• [Selected passage]:
##############################
# Bollywood Dreams Indian Restaurant, April 2016



## urbexdevil (Apr 9, 2016)

Driving past this place for as long as I can remember and has been on the list of places to explore for just as long, the opportunity finally arose when I spotted new fencing erected around the site. Rumour has it that the place is going to reopen as another restaurant.

Unfortunately by the time I managed to get round to exploring, it has well and truly been trashed with the most amount of broken plates in one building I have ever seen making it nothing like the other reports I have seen a good 5 or so years back.

It was a short explore, quite literally 10 mins but it’s finally off the list. History is far and thin but the building used to be a little chef which was converted into an Indian restaurant. Looking into reviews on the restaurant, the place went downhill rapidly and it’s location probably contributed towards that.


----------



## flyboys90 (Apr 9, 2016)

Now that is what you can call trashed big time!Thanks for sharing.


----------



## smiler (Apr 9, 2016)

Perhaps they're reopening as a Turkish restaurant, I liked it, Thanks


----------



## Sam Haltin (Apr 9, 2016)

Well thrashed that one is.


----------



## Pilot (Apr 11, 2016)

Went down hill from being a Little Chef? That takes some doing.


----------
##############################
• [What to produce]:
Print the forum thread about the Bollywood Dreams Indian Restaurant above again in full, word for word.

• [Listed entries]:
##############################
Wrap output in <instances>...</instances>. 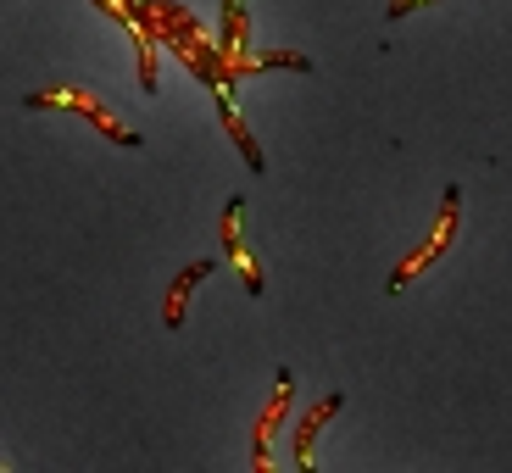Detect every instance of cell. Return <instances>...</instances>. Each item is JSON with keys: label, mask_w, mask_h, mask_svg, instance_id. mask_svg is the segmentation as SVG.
Here are the masks:
<instances>
[{"label": "cell", "mask_w": 512, "mask_h": 473, "mask_svg": "<svg viewBox=\"0 0 512 473\" xmlns=\"http://www.w3.org/2000/svg\"><path fill=\"white\" fill-rule=\"evenodd\" d=\"M457 201H462V195H457V184H446V201H440V229H435V240L423 245V251H412L407 262H401V268L390 273V295H401V284H407L418 268H429V262H435V256L451 245V234H457Z\"/></svg>", "instance_id": "obj_1"}, {"label": "cell", "mask_w": 512, "mask_h": 473, "mask_svg": "<svg viewBox=\"0 0 512 473\" xmlns=\"http://www.w3.org/2000/svg\"><path fill=\"white\" fill-rule=\"evenodd\" d=\"M51 106H73V112H84L95 128H101V134H112V140H123V145H140V134L117 128L112 112H106L95 95H73V90H39V95H28V112H51Z\"/></svg>", "instance_id": "obj_2"}, {"label": "cell", "mask_w": 512, "mask_h": 473, "mask_svg": "<svg viewBox=\"0 0 512 473\" xmlns=\"http://www.w3.org/2000/svg\"><path fill=\"white\" fill-rule=\"evenodd\" d=\"M240 206H245V201H229V206H223V256H229L234 268L245 273V290H251V295H262V273H256L251 251L240 245V229H234V218H240Z\"/></svg>", "instance_id": "obj_3"}, {"label": "cell", "mask_w": 512, "mask_h": 473, "mask_svg": "<svg viewBox=\"0 0 512 473\" xmlns=\"http://www.w3.org/2000/svg\"><path fill=\"white\" fill-rule=\"evenodd\" d=\"M290 390H295V373L279 368V396H273V407L262 412V423H256V473H268V435L279 429L284 407H290Z\"/></svg>", "instance_id": "obj_4"}, {"label": "cell", "mask_w": 512, "mask_h": 473, "mask_svg": "<svg viewBox=\"0 0 512 473\" xmlns=\"http://www.w3.org/2000/svg\"><path fill=\"white\" fill-rule=\"evenodd\" d=\"M212 268H218V262H190V268L179 273V279H173V290H167V329H179V318H184V307H190V290L201 279H212Z\"/></svg>", "instance_id": "obj_5"}, {"label": "cell", "mask_w": 512, "mask_h": 473, "mask_svg": "<svg viewBox=\"0 0 512 473\" xmlns=\"http://www.w3.org/2000/svg\"><path fill=\"white\" fill-rule=\"evenodd\" d=\"M334 412H340V396L318 401V407H312L307 418L295 423V462H301V468H312V440H318V429H323V423L334 418Z\"/></svg>", "instance_id": "obj_6"}, {"label": "cell", "mask_w": 512, "mask_h": 473, "mask_svg": "<svg viewBox=\"0 0 512 473\" xmlns=\"http://www.w3.org/2000/svg\"><path fill=\"white\" fill-rule=\"evenodd\" d=\"M412 6H423V0H390V23H401V17L412 12Z\"/></svg>", "instance_id": "obj_7"}]
</instances>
##############################
• [The solution]:
# Bollywood Dreams Indian Restaurant, April 2016



## urbexdevil (Apr 9, 2016)

Driving past this place for as long as I can remember and has been on the list of places to explore for just as long, the opportunity finally arose when I spotted new fencing erected around the site. Rumour has it that the place is going to reopen as another restaurant.

Unfortunately by the time I managed to get round to exploring, it has well and truly been trashed with the most amount of broken plates in one building I have ever seen making it nothing like the other reports I have seen a good 5 or so years back.

It was a short explore, quite literally 10 mins but it’s finally off the list. History is far and thin but the building used to be a little chef which was converted into an Indian restaurant. Looking into reviews on the restaurant, the place went downhill rapidly and it’s location probably contributed towards that.


----------



## flyboys90 (Apr 9, 2016)

Now that is what you can call trashed big time!Thanks for sharing.


----------



## smiler (Apr 9, 2016)

Perhaps they're reopening as a Turkish restaurant, I liked it, Thanks


----------



## Sam Haltin (Apr 9, 2016)

Well thrashed that one is.


----------



## Pilot (Apr 11, 2016)

Went down hill from being a Little Chef? That takes some doing.


----------